(Extracted records)
------------------------------------------------

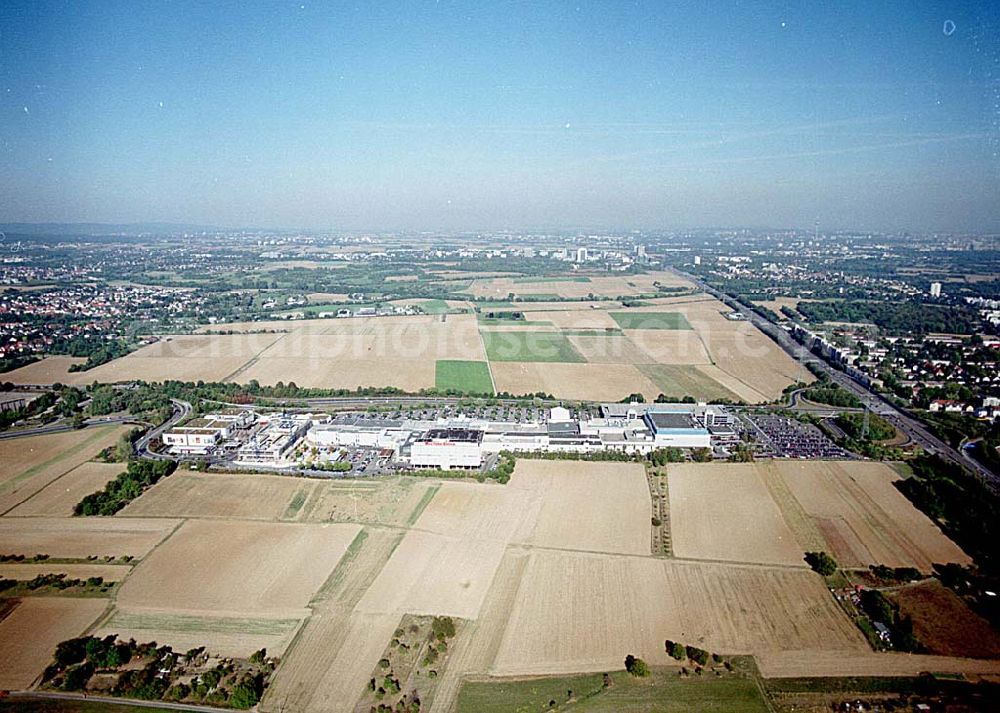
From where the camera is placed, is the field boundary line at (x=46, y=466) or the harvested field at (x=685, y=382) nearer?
the field boundary line at (x=46, y=466)

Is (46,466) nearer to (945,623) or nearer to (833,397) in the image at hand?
(945,623)

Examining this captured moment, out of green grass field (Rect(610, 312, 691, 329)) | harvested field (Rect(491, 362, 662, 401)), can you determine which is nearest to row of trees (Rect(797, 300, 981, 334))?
green grass field (Rect(610, 312, 691, 329))

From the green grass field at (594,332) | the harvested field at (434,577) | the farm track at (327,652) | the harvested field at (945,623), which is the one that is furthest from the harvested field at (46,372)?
the harvested field at (945,623)

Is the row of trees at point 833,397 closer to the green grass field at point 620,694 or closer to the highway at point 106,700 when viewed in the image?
the green grass field at point 620,694

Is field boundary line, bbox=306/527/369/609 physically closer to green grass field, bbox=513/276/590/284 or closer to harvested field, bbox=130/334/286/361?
harvested field, bbox=130/334/286/361

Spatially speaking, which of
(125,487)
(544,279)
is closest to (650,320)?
(544,279)

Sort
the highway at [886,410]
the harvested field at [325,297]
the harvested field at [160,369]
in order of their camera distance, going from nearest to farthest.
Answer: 1. the highway at [886,410]
2. the harvested field at [160,369]
3. the harvested field at [325,297]

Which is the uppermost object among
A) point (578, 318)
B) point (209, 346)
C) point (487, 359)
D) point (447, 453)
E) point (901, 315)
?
point (901, 315)
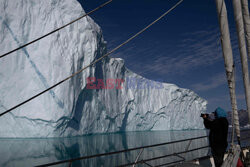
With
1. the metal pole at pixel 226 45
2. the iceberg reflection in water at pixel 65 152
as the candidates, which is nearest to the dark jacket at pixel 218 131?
the metal pole at pixel 226 45

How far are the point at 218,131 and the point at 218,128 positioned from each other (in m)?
0.04

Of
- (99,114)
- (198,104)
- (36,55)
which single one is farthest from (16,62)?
(198,104)

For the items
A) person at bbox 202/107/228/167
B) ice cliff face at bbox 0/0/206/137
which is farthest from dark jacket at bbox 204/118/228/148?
ice cliff face at bbox 0/0/206/137

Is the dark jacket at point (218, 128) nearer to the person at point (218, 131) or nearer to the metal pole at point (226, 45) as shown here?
the person at point (218, 131)

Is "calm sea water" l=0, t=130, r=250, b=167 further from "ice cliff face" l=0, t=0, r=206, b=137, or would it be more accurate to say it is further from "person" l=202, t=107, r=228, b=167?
"person" l=202, t=107, r=228, b=167

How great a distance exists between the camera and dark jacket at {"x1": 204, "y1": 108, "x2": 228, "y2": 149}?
2.22 metres

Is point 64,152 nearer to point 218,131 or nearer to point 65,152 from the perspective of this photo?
point 65,152

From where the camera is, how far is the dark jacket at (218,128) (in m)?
2.22

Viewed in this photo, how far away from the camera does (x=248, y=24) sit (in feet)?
11.5

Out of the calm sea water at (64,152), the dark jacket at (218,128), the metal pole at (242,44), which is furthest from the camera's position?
the calm sea water at (64,152)

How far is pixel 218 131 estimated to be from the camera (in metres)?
2.26

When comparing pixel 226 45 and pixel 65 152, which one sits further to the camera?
pixel 65 152

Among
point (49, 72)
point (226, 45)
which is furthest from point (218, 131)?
point (49, 72)

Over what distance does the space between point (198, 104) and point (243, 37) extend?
37866 mm
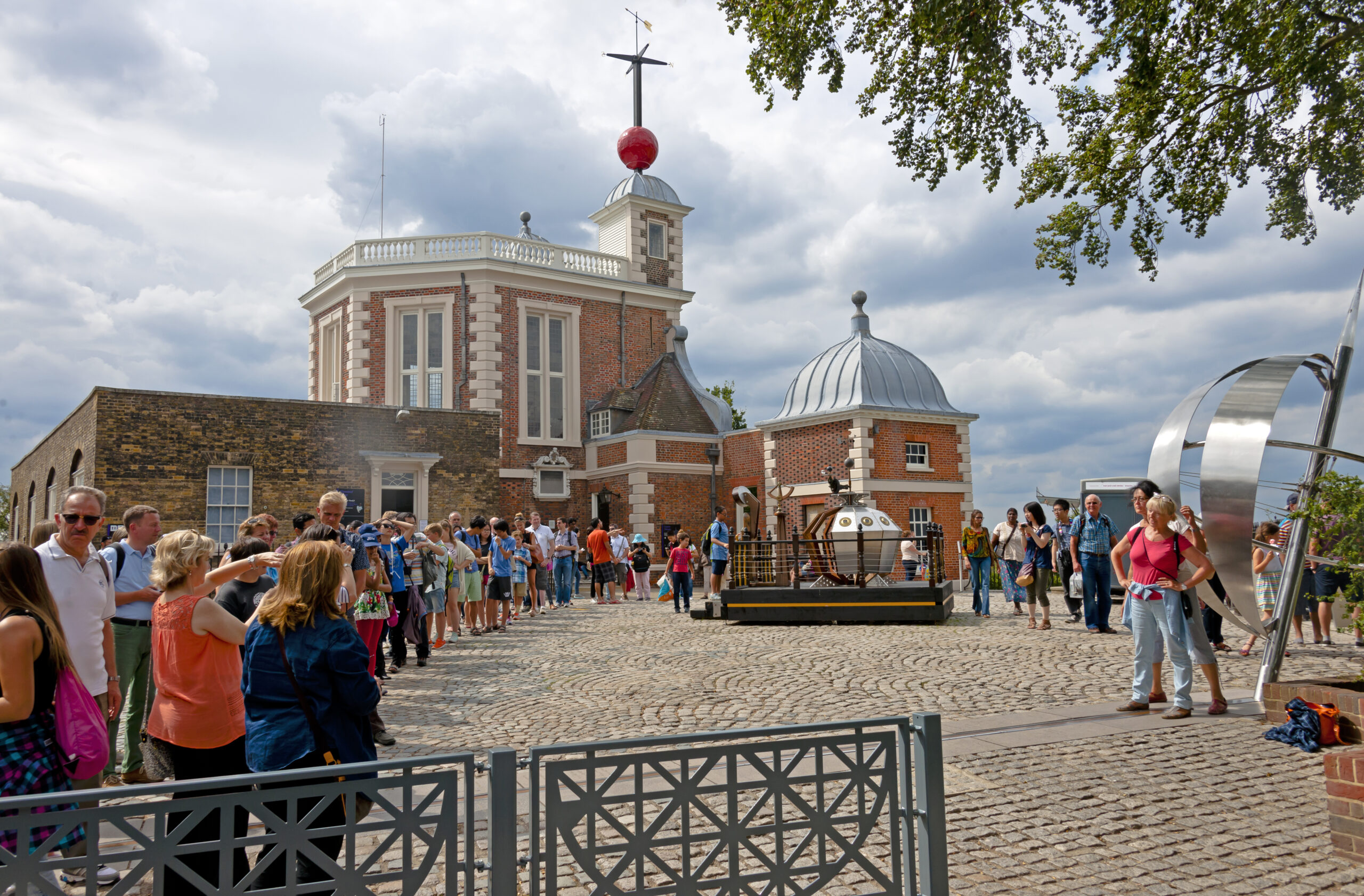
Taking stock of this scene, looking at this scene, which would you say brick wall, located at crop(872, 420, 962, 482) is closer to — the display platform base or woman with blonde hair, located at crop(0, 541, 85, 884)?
the display platform base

------------------------------------------------

→ **WHAT IS BEING ASKED**:
The records above are to be reproduced exactly; the pictures are to be left out.

→ **RESULT OF THIS EXERCISE**:
From where the camera is placed, is the field boundary line at (x=46, y=466) or the harvested field at (x=685, y=382) nearer?
the field boundary line at (x=46, y=466)

Is (46,466) nearer to (945,623) or nearer to (833,397) in the image at hand?
(945,623)

Examining this captured moment, out of green grass field (Rect(610, 312, 691, 329)) | harvested field (Rect(491, 362, 662, 401)), can you determine which is nearest to row of trees (Rect(797, 300, 981, 334))?
green grass field (Rect(610, 312, 691, 329))

From the green grass field at (594,332) | the harvested field at (434,577) | the farm track at (327,652) | the harvested field at (945,623), which is the one that is furthest from the harvested field at (46,372)?
the harvested field at (945,623)

Is the row of trees at point 833,397 closer to the green grass field at point 620,694 or closer to the highway at point 106,700 when viewed in the image?
the green grass field at point 620,694

Is field boundary line, bbox=306/527/369/609 physically closer to green grass field, bbox=513/276/590/284 or closer to harvested field, bbox=130/334/286/361?
harvested field, bbox=130/334/286/361

Spatially speaking, which of
(125,487)
(544,279)
is closest to (650,320)?
(544,279)

Sort
the highway at [886,410]
the harvested field at [325,297]
the harvested field at [160,369]
in order of their camera distance, going from nearest to farthest.
Answer: 1. the highway at [886,410]
2. the harvested field at [160,369]
3. the harvested field at [325,297]

Which is the uppermost object among
A) point (578, 318)
B) point (209, 346)
C) point (487, 359)
D) point (447, 453)
E) point (901, 315)
?
point (901, 315)
With
1. the metal pole at pixel 226 45
2. the iceberg reflection in water at pixel 65 152
as the candidates, which is nearest to the dark jacket at pixel 218 131?
the metal pole at pixel 226 45

How far are the point at 218,131 and the point at 218,128 positioned from each other (in m)?
0.04

Of
- (99,114)
- (198,104)
- (36,55)
which single one is farthest from (16,62)?
(198,104)

For the items
A) person at bbox 202/107/228/167
B) ice cliff face at bbox 0/0/206/137
which is farthest from dark jacket at bbox 204/118/228/148?
ice cliff face at bbox 0/0/206/137

Is the dark jacket at point (218, 128) nearer to the person at point (218, 131) or nearer to the metal pole at point (226, 45) as shown here?
the person at point (218, 131)

Is "calm sea water" l=0, t=130, r=250, b=167 further from "ice cliff face" l=0, t=0, r=206, b=137, or would it be more accurate to say it is further from "person" l=202, t=107, r=228, b=167?
"person" l=202, t=107, r=228, b=167

How great a distance exists between the camera and dark jacket at {"x1": 204, "y1": 108, "x2": 228, "y2": 149}?
2.22 metres

Is point 64,152 nearer to point 218,131 or nearer to point 65,152 from the perspective of this photo?
point 65,152

From where the camera is, how far is the dark jacket at (218,128) (in m)?
2.22

Viewed in this photo, how far away from the camera does (x=248, y=24) sit (in feet)?
11.5

Out of the calm sea water at (64,152), the dark jacket at (218,128), the metal pole at (242,44), which is furthest from the camera's position?
the calm sea water at (64,152)

How far is pixel 218 131 estimated to be from the camera (in metres)?
2.26

When comparing pixel 226 45 and pixel 65 152, which one sits further to the camera?
pixel 65 152

Among
point (49, 72)
point (226, 45)
which is furthest from point (218, 131)?
point (49, 72)

Over what distance does the space between point (198, 104) and point (243, 37) extend?
37866 mm
Taking stock of this scene, looking at this scene, which would you say brick wall, located at crop(872, 420, 962, 482) is closer to — the display platform base or woman with blonde hair, located at crop(0, 541, 85, 884)?
the display platform base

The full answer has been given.